[What is being asked] Skip the pictures and give back the rest of the listing exactly.

[Material provided]

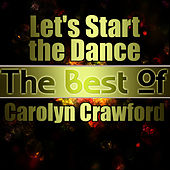 Let's Start the Dance - The Best of Carolyn Crawford by Carolyn Crawford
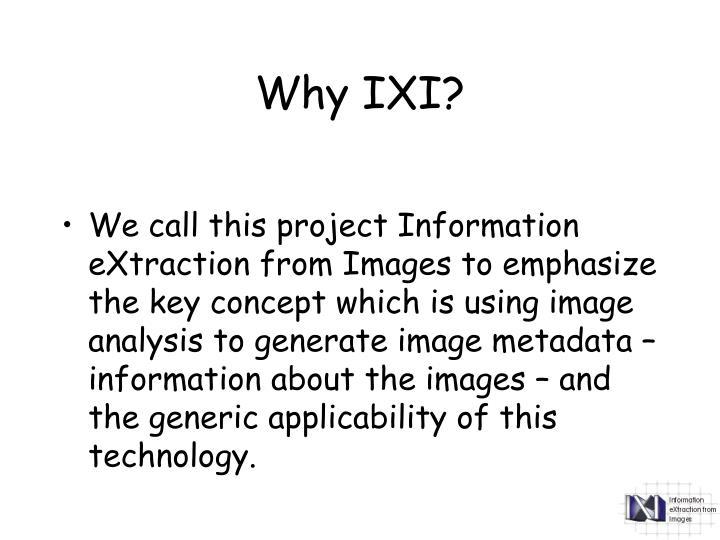 Why IXI?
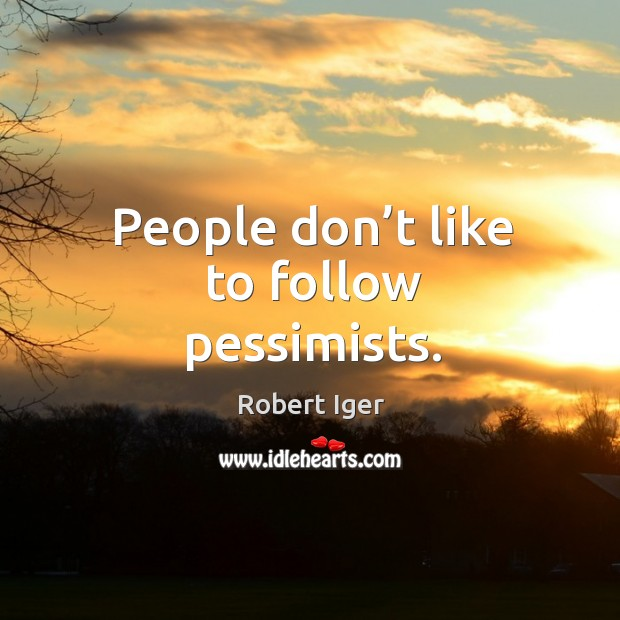 People don't like to follow pessimists. Image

[Result for this task]
 Let's Start the Dance - The Best of Carolyn Crawford by Carolyn Crawford
 Why IXI?
 People don't like to follow pessimists. Image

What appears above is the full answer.